──────── TEXT PASSAGE

CRCP design consists of two elements: slab thickness design and steel reinforcement design. The first national CRCP design procedures for slab thickness were developed with information from the AASHO Road Test and were included in the 1972 AASHTO Interim Guide for Design of Pavement Structures (AASHTO, 1981). However, the AASHO Road Test only included jointed concrete pavement sections and not CRCP sections. Distresses in jointed concrete pavements (CPCD) are quite different from the distresses observed in modern CRCP. In CRCP, transverse cracking is normal behavior and does not contribute to degradation of serviceability. The behavior of CPCD and CRCP and their effect on pavement performance is quite different from each other, so the use of the AASHO Road Test data for the development of CRCP design procedures is not rational. In some sense, state DOTs reverse-engineered the AASHTO design equations for CRCP design by selecting reasonable values for selected input variables. In 1986 and 1993, extensive revisions were made to the 1972 Interim Guide, and newer versions of the design guides were published. However, very little effort was made to improve the CRCP design portion, except that steel design equations were incorporated.

────────────────
──────── STUDY MATERIAL

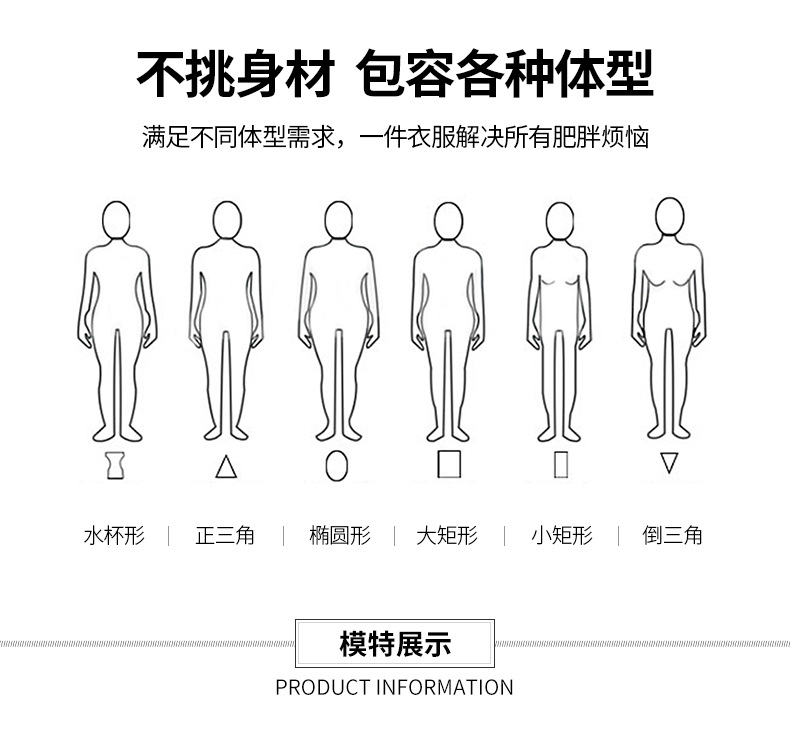 不挑身材 包容各种体型

满足不同体型需求，一件衣服解决所有肥胖烦恼

水杯形 | 正三角 | 椭圆形 | 大矩形 | 小矩形 | 倒三角

模特展示

PRODUCT INFORMATION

────────────────

REQUIRED WORK -
Answer these questions from the passage on CRCP design:
(a) What two elements make up CRCP design?
(b) Which type of pavement sections did the AASHO Road Test include?
(c) In which years were extensive revisions made to the 1972 Interim Guide?

WORKED SOLUTION -
(a) Slab thickness design and steel reinforcement design.
(b) Only jointed concrete pavement sections, not CRCP sections.
(c) 1986 and 1993.